- Trecho do documento:
16/04/2013
"A
Economia Verde é imediatista"
Camila
Nobrega, do Canal Ibase
Durante
mais de um século, multiplicaram-se teorias econômicas que não
levavam em conta a natureza em cálculo algum. Atualmente, porém, só
cresce o número de economistas que começam a olhar para a economia
não como um sistema isolado, mas como parte de um todo, submetida às
leis da natureza e aos impactos que causa nos homens. São os
chamados economistas ecológicos, que propõem uma visão mais ampla
do sistema. Entre as principais referências do tema no país está o
economista e professor da Universidade de São Paulo (USP) José Eli
da Veiga, autor de 21 livros, que assina a abertura do livro “O
Decrescimento – entropia, ecologia, economia”, lançado mês
passado pela editora Senac. É a primeira tradução em português da
obra do matemático e economista romeno Georgescu-Roegen, cujo
pensamento foi renegado por décadas entre os círculos da área e,
agora, está sendo retomado. Nesta entrevista, José Eli fala não
apenas da teoria de Georgescu, como do crescimento da Economia
Ecológica em si, em oposição à Economia Verde.
Canal
Ibase – Qual o significado da chegada da obra de Georgescu-Roegen
ao Brasil?
José Eli
da Veiga – Muitos jovens ainda hoje saem das faculdades de Economia
do país sem ter lido a obra dele. Na década de 1970, Roegen
publicou livros e artigos importantes que não foram reconhecidos
pela academia. A incorporação da Lei da Entropia (2ª lei da
termodinâmica, cuja essência é a degradação da energia em
sistemas isolados) na economia, proposta pela primeira vez por ele,
não foi bem aceita e Georgescu foi posto de lado. Nos últimos
tempos, ele tem sido revisto, mas no Brasil só havia obras
circulando em francês, o que dificultava o acesso de alunos.
Consegui, finalmente, que este autor fosse publicado em português.
Ele foi um gênio, precisa ser mais lido.
CI –
Embora ele mesmo nunca tenha usado essa denominação, Roegen foi uma
das principais inspirações para o movimento da Economia Ecológica.
Como o pensador via a questão do limite da natureza para o
crescimento da economia?

- Informações fornecidas:
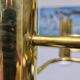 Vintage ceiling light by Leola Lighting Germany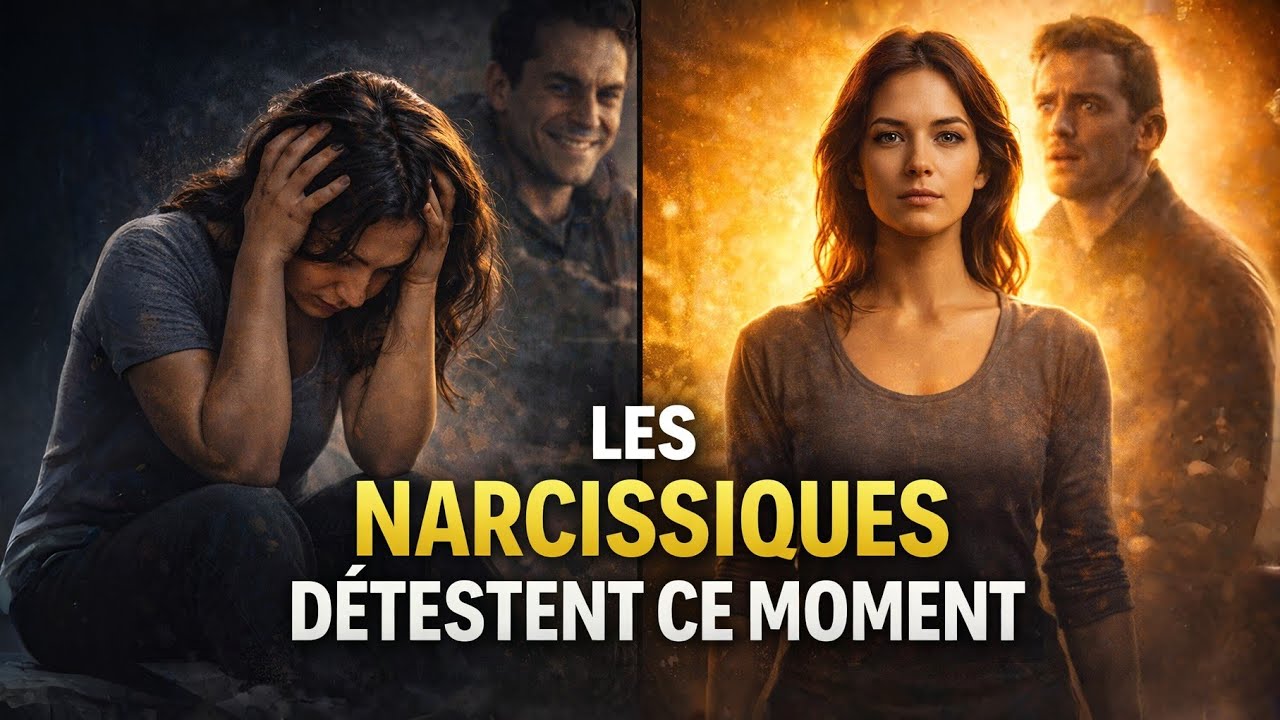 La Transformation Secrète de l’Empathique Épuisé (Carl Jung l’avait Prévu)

- Descrição da tarefa: Dê continuidade à entrevista sobre Georgescu-Roegen e a Economia Ecológica a partir do ponto em que o trecho termina, logo após a última pergunta apresentada.

- Resposta:
JEV –
Não se trata exatamente de limites, como alguns economistas falam
hoje. O foco dele era outro. Georgescu teve, ainda nos anos 1960, um
estalo sobre a Lei da Entropia. Ele jogou luz sobre o fato de que os
economistas lidavam com a produção econômica como algo
independente, isolado. Os recursos naturais eram vistos como
infinitos, e por isso não entravam na conta. Só que este romeno
percebeu a relação de interdependência entre ambos. A Lei da
Entropia não pode simplesmente ser descartada, porque ela age sobre
a economia.
CI – Ou
seja, ele percebeu que existe uma perda de energia associada aos
processos econômicos, certo? E há energia dissipada que nunca se
recupera…
JEV –
Sim, o foco dele não é sobre o esgotamento de recursos. Ele é
anterior à discussão sobre mudanças climáticas, que está em voga
hoje. Georgescu se debruçou sobre o fato de que os recursos naturais
têm uma energia que se dissipa, à medida que são usados pela
economia. No início da carreira, ele tinha o foco de estudo voltado
para o consumo. Depois, percebeu que precisava se dedicar à questão
da produção. E concluiu que, uma vez utilizados para a produção
de algo, os recursos terão uma parte de energia que nunca mais será
utilizada. É uma parte que se perde no processo. Mas os cálculos de
produção na economia não levam isso em conta. Tomemos como exemplo
as energias fósseis. Para Georgescu, o limite do crescimento se
daria ao passo que a utilização delas reduziria a quantidade de
energia inicial do processo.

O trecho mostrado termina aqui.